Rewrite the records below as a JSON list of strings, with one string per line and blank lines omitted, covering every record.

(Records from a spatial question set)
++++++

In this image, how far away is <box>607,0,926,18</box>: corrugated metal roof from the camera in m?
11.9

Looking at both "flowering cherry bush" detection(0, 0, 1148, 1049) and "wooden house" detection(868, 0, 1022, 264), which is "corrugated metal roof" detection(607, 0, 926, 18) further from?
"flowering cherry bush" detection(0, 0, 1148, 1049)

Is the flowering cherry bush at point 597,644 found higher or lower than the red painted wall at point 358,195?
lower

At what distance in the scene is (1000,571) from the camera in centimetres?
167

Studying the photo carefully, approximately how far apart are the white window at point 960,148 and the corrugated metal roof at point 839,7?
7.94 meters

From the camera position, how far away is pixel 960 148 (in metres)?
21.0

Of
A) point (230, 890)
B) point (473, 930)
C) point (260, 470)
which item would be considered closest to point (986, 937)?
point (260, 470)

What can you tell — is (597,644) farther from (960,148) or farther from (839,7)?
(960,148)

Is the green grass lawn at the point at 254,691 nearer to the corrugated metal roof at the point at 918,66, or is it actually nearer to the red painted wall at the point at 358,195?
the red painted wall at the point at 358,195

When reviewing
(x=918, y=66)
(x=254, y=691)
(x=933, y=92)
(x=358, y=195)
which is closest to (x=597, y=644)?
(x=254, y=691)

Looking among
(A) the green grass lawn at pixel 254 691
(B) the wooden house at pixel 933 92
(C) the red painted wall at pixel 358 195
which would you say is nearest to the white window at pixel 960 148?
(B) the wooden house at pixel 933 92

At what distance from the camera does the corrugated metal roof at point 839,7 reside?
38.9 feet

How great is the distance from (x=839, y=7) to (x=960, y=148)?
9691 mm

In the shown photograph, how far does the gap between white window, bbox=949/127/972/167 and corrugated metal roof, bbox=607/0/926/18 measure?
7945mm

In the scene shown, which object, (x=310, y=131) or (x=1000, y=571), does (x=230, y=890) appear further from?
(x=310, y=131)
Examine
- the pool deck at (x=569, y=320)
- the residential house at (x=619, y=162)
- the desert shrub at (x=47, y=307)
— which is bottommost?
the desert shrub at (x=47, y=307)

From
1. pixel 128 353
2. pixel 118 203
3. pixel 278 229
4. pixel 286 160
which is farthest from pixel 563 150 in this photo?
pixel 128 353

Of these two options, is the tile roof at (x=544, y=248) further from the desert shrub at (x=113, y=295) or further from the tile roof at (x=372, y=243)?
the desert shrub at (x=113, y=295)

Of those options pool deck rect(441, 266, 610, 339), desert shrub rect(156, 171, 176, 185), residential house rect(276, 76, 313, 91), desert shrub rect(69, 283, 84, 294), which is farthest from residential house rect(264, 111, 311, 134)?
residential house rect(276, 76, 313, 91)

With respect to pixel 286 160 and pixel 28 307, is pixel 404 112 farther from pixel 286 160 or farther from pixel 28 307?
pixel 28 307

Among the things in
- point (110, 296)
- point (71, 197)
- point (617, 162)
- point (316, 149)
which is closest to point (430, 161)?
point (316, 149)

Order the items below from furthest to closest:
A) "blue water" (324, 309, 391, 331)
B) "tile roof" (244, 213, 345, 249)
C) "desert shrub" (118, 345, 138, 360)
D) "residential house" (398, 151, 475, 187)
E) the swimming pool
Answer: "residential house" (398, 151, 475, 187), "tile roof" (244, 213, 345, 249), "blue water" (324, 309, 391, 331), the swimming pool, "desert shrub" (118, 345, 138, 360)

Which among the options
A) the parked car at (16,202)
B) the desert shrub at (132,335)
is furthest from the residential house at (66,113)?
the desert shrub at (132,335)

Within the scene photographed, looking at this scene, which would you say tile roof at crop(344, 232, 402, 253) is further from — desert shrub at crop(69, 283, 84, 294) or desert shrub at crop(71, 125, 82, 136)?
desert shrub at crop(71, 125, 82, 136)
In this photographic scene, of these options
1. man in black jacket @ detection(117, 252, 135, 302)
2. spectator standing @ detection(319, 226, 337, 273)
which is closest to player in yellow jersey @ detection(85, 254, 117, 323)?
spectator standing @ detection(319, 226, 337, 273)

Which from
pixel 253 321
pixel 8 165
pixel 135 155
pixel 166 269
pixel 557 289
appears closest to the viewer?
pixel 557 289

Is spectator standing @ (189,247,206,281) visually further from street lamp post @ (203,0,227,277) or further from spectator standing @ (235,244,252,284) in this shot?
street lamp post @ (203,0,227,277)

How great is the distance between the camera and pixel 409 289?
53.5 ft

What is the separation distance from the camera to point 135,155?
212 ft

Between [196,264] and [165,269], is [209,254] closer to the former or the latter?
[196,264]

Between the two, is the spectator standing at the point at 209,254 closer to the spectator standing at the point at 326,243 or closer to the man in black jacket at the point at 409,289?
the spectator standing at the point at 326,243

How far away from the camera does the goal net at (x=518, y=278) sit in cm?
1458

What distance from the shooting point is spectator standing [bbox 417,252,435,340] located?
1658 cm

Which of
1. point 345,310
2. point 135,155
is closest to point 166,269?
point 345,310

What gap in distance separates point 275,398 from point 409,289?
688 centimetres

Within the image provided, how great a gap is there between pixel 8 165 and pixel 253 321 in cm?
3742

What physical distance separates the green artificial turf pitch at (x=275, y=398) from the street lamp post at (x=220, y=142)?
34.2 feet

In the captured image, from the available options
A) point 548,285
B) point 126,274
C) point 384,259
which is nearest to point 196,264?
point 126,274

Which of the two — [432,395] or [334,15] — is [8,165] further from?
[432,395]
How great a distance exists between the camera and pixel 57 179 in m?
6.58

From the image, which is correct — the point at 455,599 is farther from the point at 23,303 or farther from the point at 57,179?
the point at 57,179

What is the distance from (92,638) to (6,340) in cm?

++++++

**OUTPUT OF THE TASK**
[
  "In this image, how far away is <box>607,0,926,18</box>: corrugated metal roof from the camera in m?",
  "11.9",
  "Looking at both \"flowering cherry bush\" detection(0, 0, 1148, 1049) and \"wooden house\" detection(868, 0, 1022, 264), which is \"corrugated metal roof\" detection(607, 0, 926, 18) further from?",
  "\"flowering cherry bush\" detection(0, 0, 1148, 1049)",
  "Is the flowering cherry bush at point 597,644 found higher or lower than the red painted wall at point 358,195?",
  "lower",
  "At what distance in the scene is (1000,571) from the camera in centimetres?",
  "167",
  "Studying the photo carefully, approximately how far apart are the white window at point 960,148 and the corrugated metal roof at point 839,7?",
  "7.94 meters",
  "From the camera position, how far away is pixel 960 148 (in metres)?",
  "21.0",
  "Of",
  "A) point (230, 890)",
  "B) point (473, 930)",
  "C) point (260, 470)",
  "which item would be considered closest to point (986, 937)?",
  "point (260, 470)",
  "What can you tell — is (597,644) farther from (960,148) or farther from (839,7)?",
  "(960,148)",
  "Is the green grass lawn at the point at 254,691 nearer to the corrugated metal roof at the point at 918,66, or is it actually nearer to the red painted wall at the point at 358,195?",
  "the red painted wall at the point at 358,195",
  "When reviewing",
  "(x=918, y=66)",
  "(x=254, y=691)",
  "(x=933, y=92)",
  "(x=358, y=195)",
  "which is closest to (x=597, y=644)?",
  "(x=254, y=691)",
  "Looking among",
  "(A) the green grass lawn at pixel 254 691",
  "(B) the wooden house at pixel 933 92",
  "(C) the red painted wall at pixel 358 195",
  "which would you say is nearest to the white window at pixel 960 148?",
  "(B) the wooden house at pixel 933 92",
  "At what distance from the camera does the corrugated metal roof at point 839,7 reside?",
  "38.9 feet",
  "How great is the distance from (x=839, y=7) to (x=960, y=148)?",
  "9691 mm",
  "In the shown photograph, how far does the gap between white window, bbox=949/127/972/167 and corrugated metal roof, bbox=607/0/926/18 measure?",
  "7945mm",
  "In the scene shown, which object, (x=310, y=131) or (x=1000, y=571), does (x=230, y=890) appear further from?",
  "(x=310, y=131)",
  "Examine",
  "- the pool deck at (x=569, y=320)",
  "- the residential house at (x=619, y=162)",
  "- the desert shrub at (x=47, y=307)",
  "— which is bottommost?",
  "the desert shrub at (x=47, y=307)",
  "From",
  "1. pixel 128 353",
  "2. pixel 118 203",
  "3. pixel 278 229",
  "4. pixel 286 160",
  "which is farthest from pixel 563 150 in this photo?",
  "pixel 128 353",
  "Of these two options, is the tile roof at (x=544, y=248) further from the desert shrub at (x=113, y=295) or further from the tile roof at (x=372, y=243)?",
  "the desert shrub at (x=113, y=295)",
  "Of those options pool deck rect(441, 266, 610, 339), desert shrub rect(156, 171, 176, 185), residential house rect(276, 76, 313, 91), desert shrub rect(69, 283, 84, 294), which is farthest from residential house rect(264, 111, 311, 134)?",
  "residential house rect(276, 76, 313, 91)",
  "With respect to pixel 286 160 and pixel 28 307, is pixel 404 112 farther from pixel 286 160 or farther from pixel 28 307?",
  "pixel 28 307",
  "Among the things in",
  "- point (110, 296)",
  "- point (71, 197)",
  "- point (617, 162)",
  "- point (316, 149)",
  "which is closest to point (430, 161)?",
  "point (316, 149)",
  "Order the items below from furthest to closest:",
  "A) \"blue water\" (324, 309, 391, 331)",
  "B) \"tile roof\" (244, 213, 345, 249)",
  "C) \"desert shrub\" (118, 345, 138, 360)",
  "D) \"residential house\" (398, 151, 475, 187)",
  "E) the swimming pool",
  "Answer: \"residential house\" (398, 151, 475, 187), \"tile roof\" (244, 213, 345, 249), \"blue water\" (324, 309, 391, 331), the swimming pool, \"desert shrub\" (118, 345, 138, 360)",
  "Which among the options",
  "A) the parked car at (16,202)",
  "B) the desert shrub at (132,335)",
  "is furthest from the residential house at (66,113)?",
  "the desert shrub at (132,335)",
  "Within the scene photographed, looking at this scene, which would you say tile roof at crop(344, 232, 402, 253) is further from — desert shrub at crop(69, 283, 84, 294) or desert shrub at crop(71, 125, 82, 136)?",
  "desert shrub at crop(71, 125, 82, 136)",
  "In this photographic scene, of these options",
  "1. man in black jacket @ detection(117, 252, 135, 302)",
  "2. spectator standing @ detection(319, 226, 337, 273)",
  "which is closest to player in yellow jersey @ detection(85, 254, 117, 323)?",
  "spectator standing @ detection(319, 226, 337, 273)",
  "Which from",
  "pixel 253 321",
  "pixel 8 165",
  "pixel 135 155",
  "pixel 166 269",
  "pixel 557 289",
  "appears closest to the viewer?",
  "pixel 557 289",
  "Is spectator standing @ (189,247,206,281) visually further from street lamp post @ (203,0,227,277) or further from spectator standing @ (235,244,252,284) in this shot?",
  "street lamp post @ (203,0,227,277)",
  "How great is the distance between the camera and pixel 409 289?",
  "53.5 ft",
  "What is the separation distance from the camera to point 135,155?",
  "212 ft",
  "Between [196,264] and [165,269], is [209,254] closer to the former or the latter?",
  "[196,264]",
  "Between the two, is the spectator standing at the point at 209,254 closer to the spectator standing at the point at 326,243 or closer to the man in black jacket at the point at 409,289?",
  "the spectator standing at the point at 326,243",
  "How far away from the camera does the goal net at (x=518, y=278) sit in cm?",
  "1458",
  "What distance from the shooting point is spectator standing [bbox 417,252,435,340] located?",
  "1658 cm",
  "Which of",
  "1. point 345,310",
  "2. point 135,155",
  "is closest to point 166,269?",
  "point 345,310",
  "What gap in distance separates point 275,398 from point 409,289?",
  "688 centimetres",
  "Within the image provided, how great a gap is there between pixel 8 165 and pixel 253 321 in cm?",
  "3742",
  "What physical distance separates the green artificial turf pitch at (x=275, y=398) from the street lamp post at (x=220, y=142)?",
  "34.2 feet",
  "In the captured image, from the available options",
  "A) point 548,285",
  "B) point 126,274",
  "C) point 384,259",
  "which is nearest to point 196,264?",
  "point 126,274",
  "Which of the two — [432,395] or [334,15] — is [8,165] further from?",
  "[432,395]",
  "How great a distance exists between the camera and pixel 57 179 in m?",
  "6.58",
  "From the image, which is correct — the point at 455,599 is farther from the point at 23,303 or farther from the point at 57,179?",
  "the point at 57,179",
  "What is the distance from (92,638) to (6,340) in cm?"
]